• Directions: Quote the records in full and leave their pictures out.

• Data for this exercise:
◆ ◆ ◆

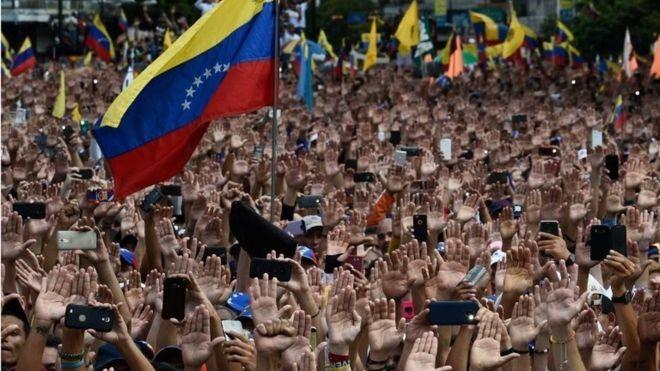 ¿QUÉ ESTÁ PASANDO EN VENEZUELA?    Los ciudadanos de Venezuela están enfadados. Hay una crisis política y llega al punto de ebullición. El país sudamericano está atrapado en una espiral descendente debido al gran aumento de hiperinflación y crimen, cortes eléctricos y escaseces de alimentos y medicina…   Por Timi Obatusin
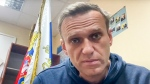 In this image taken from video released by Navalny Life youtube channel, Russian opposition leader Alexei Navalny speaks as he waits for a court hearing in a police station in Khimki, outside in Moscow, Russia, Monday, Jan. 18, 2021. (Navalny Life youtube channel via AP)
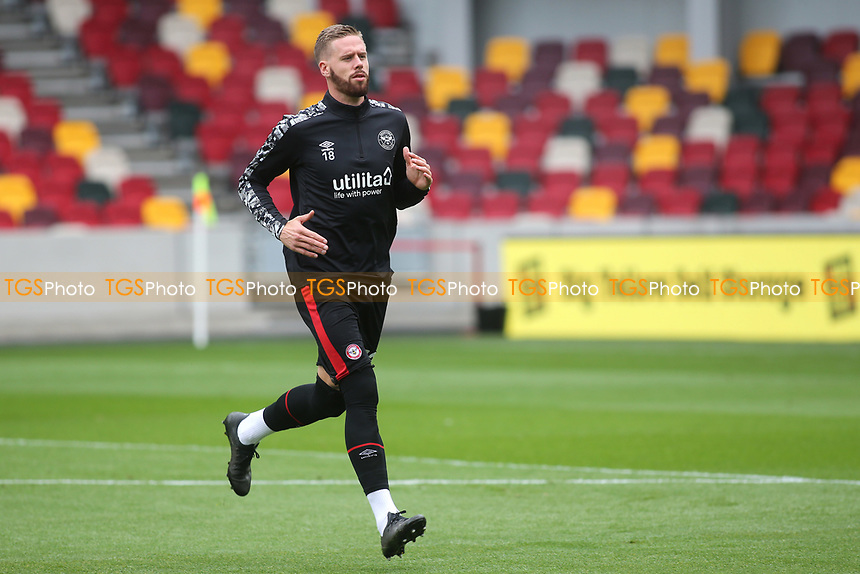 Pontus Jansson of Brentford warms up ahead of kick-off during Brentford vs Coventry City, Sky Bet EFL Championship Football at the Brentford Community Stadium on 17th October 2020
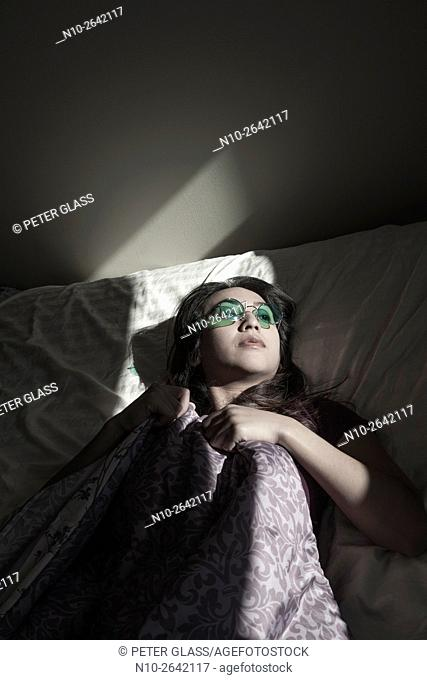 Young Asian woman lying on her bed, wearing colored glasses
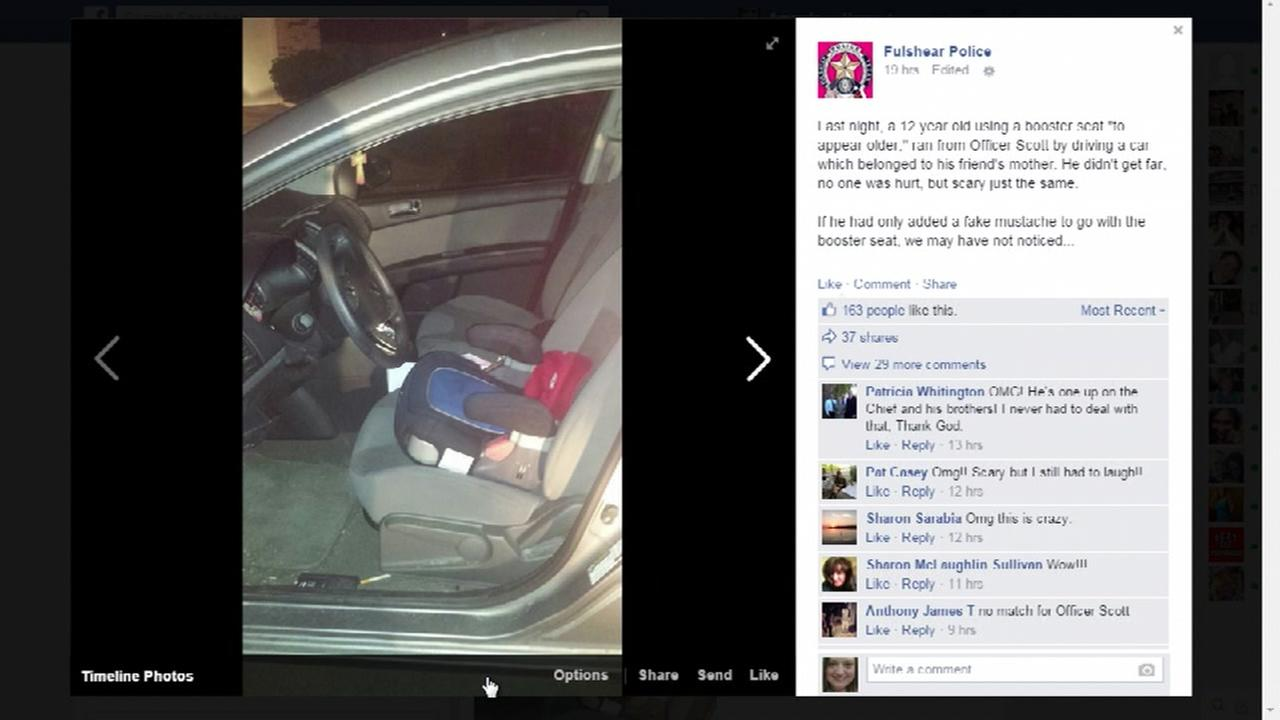 Child drives in booster seat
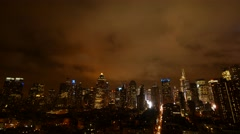 clouds moving over city skyline at night sky. urban building lights background - stock footage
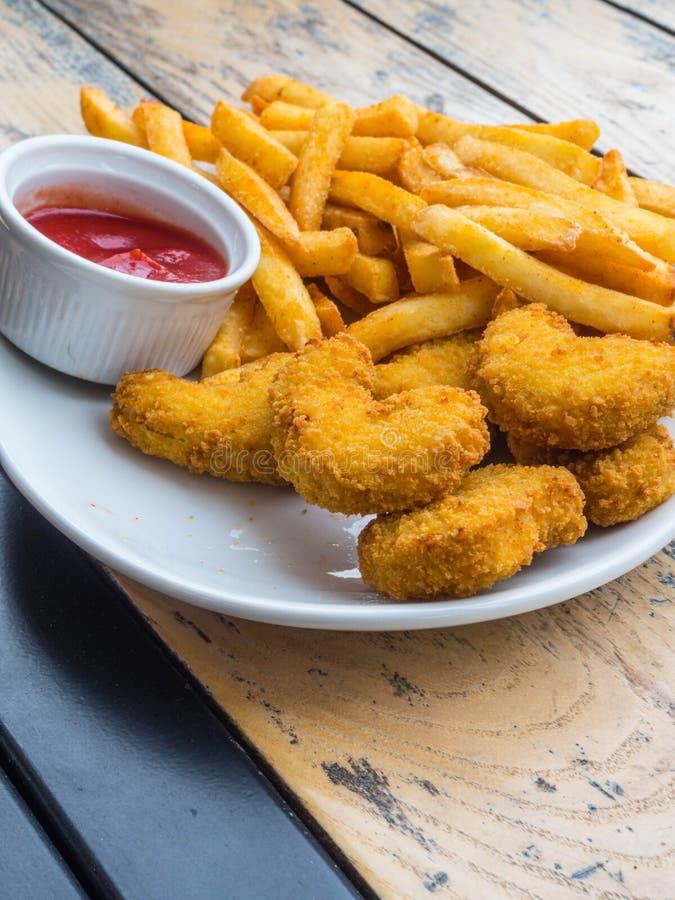 Kurczak bryłki z francuskimi dłoniakami, ketchup na drewnianym tle obrazy stock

◆ ◆ ◆

• Result:
 ¿QUÉ ESTÁ PASANDO EN VENEZUELA?    Los ciudadanos de Venezuela están enfadados. Hay una crisis política y llega al punto de ebullición. El país sudamericano está atrapado en una espiral descendente debido al gran aumento de hiperinflación y crimen, cortes eléctricos y escaseces de alimentos y medicina…   Por Timi Obatusin
 In this image taken from video released by Navalny Life youtube channel, Russian opposition leader Alexei Navalny speaks as he waits for a court hearing in a police station in Khimki, outside in Moscow, Russia, Monday, Jan. 18, 2021. (Navalny Life youtube channel via AP)
 Pontus Jansson of Brentford warms up ahead of kick-off during Brentford vs Coventry City, Sky Bet EFL Championship Football at the Brentford Community Stadium on 17th October 2020
 Young Asian woman lying on her bed, wearing colored glasses
 Child drives in booster seat
 clouds moving over city skyline at night sky. urban building lights background - stock footage
 Kurczak bryłki z francuskimi dłoniakami, ketchup na drewnianym tle obrazy stock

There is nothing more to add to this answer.